Um outro mundo por Vinícius Moura
Ana tinha manias que para as outras meninas eram estranhas, por isso mantinham distância. Aninha não era nada popular, tímida demais, insistia mês a mês…
Ana tinha manias que para as outras meninas eram estranhas, por isso mantinham distância. Aninha não era nada popular, tímida demais, insistia mês a mês na cor azul do aparelho que usava nos dentes, completando a esquisitice.

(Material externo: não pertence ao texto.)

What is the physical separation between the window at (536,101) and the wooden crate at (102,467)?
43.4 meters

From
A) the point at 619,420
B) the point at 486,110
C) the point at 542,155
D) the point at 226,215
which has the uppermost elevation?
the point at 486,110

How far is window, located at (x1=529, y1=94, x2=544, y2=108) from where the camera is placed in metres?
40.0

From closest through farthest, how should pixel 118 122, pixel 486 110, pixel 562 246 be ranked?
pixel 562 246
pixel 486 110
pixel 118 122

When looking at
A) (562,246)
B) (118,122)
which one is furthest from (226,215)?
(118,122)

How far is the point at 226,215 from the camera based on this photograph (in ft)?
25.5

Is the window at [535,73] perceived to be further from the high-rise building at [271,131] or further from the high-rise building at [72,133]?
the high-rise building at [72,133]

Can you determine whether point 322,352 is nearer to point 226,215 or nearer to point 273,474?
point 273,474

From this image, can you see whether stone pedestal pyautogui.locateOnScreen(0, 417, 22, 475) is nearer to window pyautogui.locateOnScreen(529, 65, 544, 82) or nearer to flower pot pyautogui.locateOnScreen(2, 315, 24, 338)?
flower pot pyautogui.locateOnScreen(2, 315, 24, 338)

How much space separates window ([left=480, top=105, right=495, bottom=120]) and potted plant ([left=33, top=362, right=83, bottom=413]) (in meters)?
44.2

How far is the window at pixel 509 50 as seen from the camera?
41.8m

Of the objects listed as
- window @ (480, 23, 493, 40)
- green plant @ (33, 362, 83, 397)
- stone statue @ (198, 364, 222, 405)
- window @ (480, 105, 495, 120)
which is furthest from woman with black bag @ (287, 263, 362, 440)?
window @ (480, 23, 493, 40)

Nem por isso se sentia só, se lhe faltavam amigos ela criava em sua imaginação outras companhias. Cada pedra que encontrava não era apenas uma pedra. Era uma capa que protegia um mundo misterioso e as pessoas passavam indiferentes sem nunca perceberem que havia um universo inteiro ali. Para revelá-lo bastava levantar a rocha, a umidade e a sombra eram o abrigo perfeito para os habitantes do mundo dos insetos.

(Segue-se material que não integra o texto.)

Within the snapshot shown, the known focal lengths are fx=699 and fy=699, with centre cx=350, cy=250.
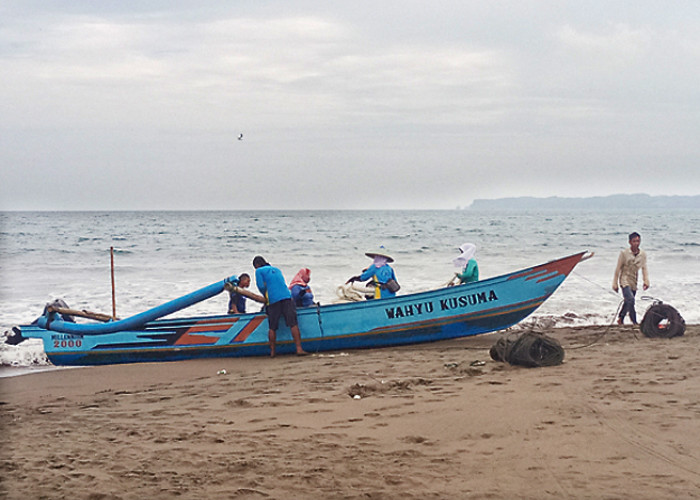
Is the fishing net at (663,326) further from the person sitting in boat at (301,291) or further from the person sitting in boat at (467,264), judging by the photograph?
the person sitting in boat at (301,291)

Para as outras meninas, aquilo tudo não passava de coisinhas asquerosas. Só isso, coisinhas bem feias e bem asquerosas. Mas Ana se vestia num avatar para fazer parte daquele planetinha, cada ser pequenino tinha uma história deliciosa que ela adorava ouvir. Escorpiões contavam que sua natureza traidora não era justa, era somente um mal entendido numa reação natural ao susto e ao medo. Minhocas se diziam altruístas, cidadãs felizes por descompactar a terra e de serem úteis às lavouras. As centopeias vaidosas se gabavam do seu sincronismo e de sua habilidade no sapateado. Uma pedra não era uma pedra, um inseto não era só um inseto.

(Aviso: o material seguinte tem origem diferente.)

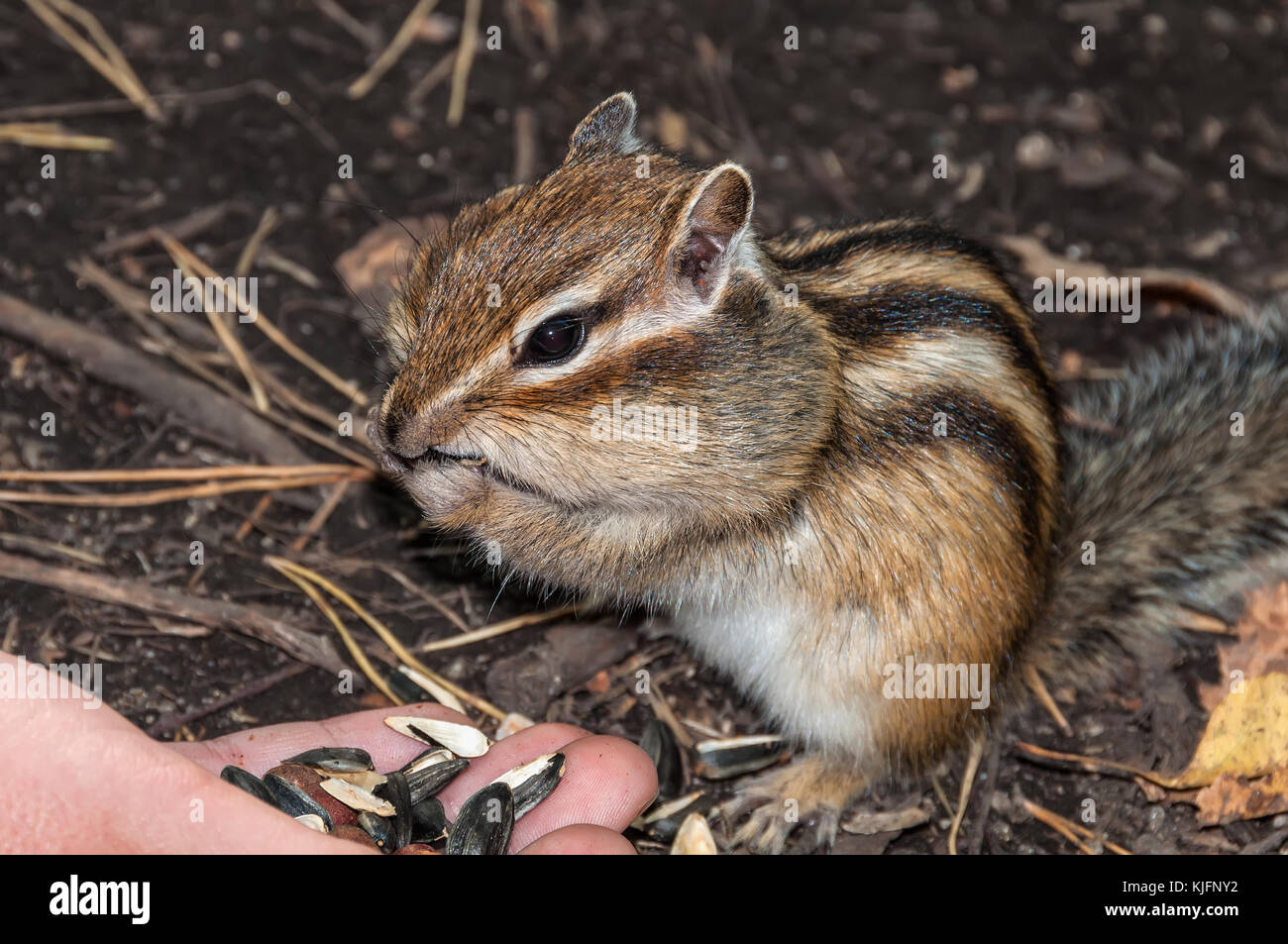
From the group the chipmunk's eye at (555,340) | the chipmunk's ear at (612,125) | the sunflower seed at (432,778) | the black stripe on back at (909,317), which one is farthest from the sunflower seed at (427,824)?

Aninha era esperta demais, muito cedo já estava lendo. Foi nesta época que encarou um fato que a deixou apreensiva: teve medo de revirar as letras. As palavras eram espécies desconhecidas para ela. Não eram como seus amiguinhos e não iam se comportar como os tatus bolas, divertidos e brincalhões. Com o passar do tempo, ela teria que aprender outra forma para interagir com aquelas formas flexíveis, que ao juntar uma palavra com outra, mudava tudo o que se queria dizer. Teve medo de se decepcionar com o mundo novo, o “A”, o “Efe”, o “Jota” quantas combinações seriam possíveis? Palavras podiam ser escritas de trás para frente sem perder o sentido. Seu nome era assim.
Aos 15 anos conheceu os radicais, as concordâncias, os tempos verbais, tudo isso era muito assustador. Os antigos amiguinhos de Ana foram pouco a pouco sendo substituídos pelas palavras. Ela foi ficando tentada a descobrir que mundo haveria por baixo de cada letra. O que haveria por trás de cada frase? As reticências, o que queriam ter dito e não disseram? Os sujeitos ocultos e indeterminados do que se escondem? Eram as suas dúvidas que agora lhe sugeriam histórias.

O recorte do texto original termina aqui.